Оказалось, он уселся в кресло Вейнбаума, и тот, проскакав через комнату, умостился на кушетке, потому что больше было негде. В кухне кто-то гремел посудой.
– Потом, у меня превосходные телохранители. Просто превосходные. Я так полагаю, вам уже не надо представлять Вацлава? Наш, знаете ли, национальный герой…
Костжевский подергал мощной шеей. Видимо, воротничок безупречной рубашки был все же тесноват.
– Я так и понял. Скажите, Вацлав, вам удобно смотреть в бинокль?
– Нет, – сухо сказал Костжевский. – У меня междуглазное расстояние пятьдесят шесть. Не могу совместить оптические оси. Но я приспособился. А что?
– Ничего. Просто так.
– А если просто так, то помолчите бога ради. Не надо мне тут второго Вейнбаума. – У Костжевского тоже был усталый вид. – И вообще, вам тут совершенно нечего делать. Все равно у вас ничего не выйдет.
– Почему это?
– Потому что… Вы ведь за партитурой приехали?
– Он вовсе не… – сказал Вейнбаум со своей койки.
– Вы тоже помолчите, Давид. Так вот, нет никакой партитуры. Ковач все уничтожил. Сжег.
– Значит, ему все-таки удалось. – Он посмотрел на свои руки. – Я так и подумал.
– Ничего ему не удалось.
– Ну как же, не удалось.
– Я стоял на Сомме, – сказал Костжевский, – я видел, как шли танки. Если это и есть божий замысел…
– Ну да. Я полагаю, лично вами двигали благие намерения. А дальше кто-то из вас, скорее Андрыч, у Нахмансонов познакомился с Ковачем, который в принципе мечтал о том же самом. И вы объединили усилия…
– Ковача было легко уговорить, – сказал Костжевский. – Ему казалось, он может все.
– Остальные знали?
– Нет, только мы трое. Ковач, я и Андрыч. Андрыч был, как это сказать, душой предприятия. Именно он пригласил этого пихатого дурня Претора, чтобы все выглядело чин чином. Репетировал с ним, ставил мизансцены… строил какие-то схемы, треугольники, пятиугольники, радиусы. Но что-то пошло не так.

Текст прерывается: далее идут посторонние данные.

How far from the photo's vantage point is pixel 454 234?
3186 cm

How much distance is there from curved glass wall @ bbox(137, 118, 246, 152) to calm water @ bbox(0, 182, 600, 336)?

– Наверное, – сказал он, – все испортил текст. Опера – это ведь не только музыка. Не только голос. Это волшебный покров, наброшенный на реальность, покров, который ткут вместе свет, и звук, и слово… Хотя Витольд со мной не согласился бы.
– А кто это?
– Неважно. Важно то, что либретто он не вытянул. Кстати, почему все было сыграно на премьере? Почему не на прогоне?
– Нужен был полный зал. Для чувственного резонанса. Претора не задело, он к тому времени был глух как тетерев, он не услышал бы даже трубы Страшного Суда. Он так, кажется, и не понял, что случилось. Музыкантов в оркестровой яме тоже не тронуло. Ну, почти не тронуло. Публика… вы знаете, что случилось с публикой, но это тоже так, краем. Ударило в Ковача – он дирижировал на кафедре. Ну и в нас, во всех. В тех, кто пел на сцене. Это было… – Костжевский запнулся. На кухне тоже стало тихо. Очень тихо. – Все мы тогда баловались. Кокаин, морфин. Валевская больше всех, пожалуй. Она, собственно… бедняга Нахмансон! Да, так вот, уверяю вас, это совершенно, совершенно не то. Это словно бы… Удар молнии. Электрический разряд. Странное чувство. Очень больно. Очень. И вдруг все становится… Наверное, так чувствует себя муха, попавшая в мед. Он везде. И так сладко. И нечем дышать. И тут же холод. Нет, не могу. И ты понимаешь все. Совершенно все. И ты поглощаешь все. Становишься всем. Ты Валевская. Ты Ковач… эта несчастная Нина Корш, до чего же была уродлива, бедняга. А голос прекрасный, чистый, сильный голос. Ты – это зрители. Оркестранты. И тебе страшно. Если ты – это они, то кто тогда – ты? И ты начинаешь собирать себя. По крупицам. Разве мы себя знаем? Мы – это то, что нас окружает. Люди, которые все время напоминают нам, что мы – это мы.
– Это, вообще-то, ко всем относится, – заметил он.
– Возможно, – высокомерно сказал Костжевский, – но я – не все.
Костжевский хотел еще что-то сказать, но вдруг смолк и дернул красивой шеей.
– Э! – жизнерадостно сказал Вейнбаум. – Сейчас на него накатит.
Черты Костжевского сминались, словно кто-то взял в ладонь листок бумаги, на котором они были нарисованы. Близко посаженные глаза стали бессмысленны и окончательно сошлись к переносице. Костжевский стал медленно подниматься, озираясь по сторонам, словно бы не совсем понимая, где это он находится и как его сюда занесло.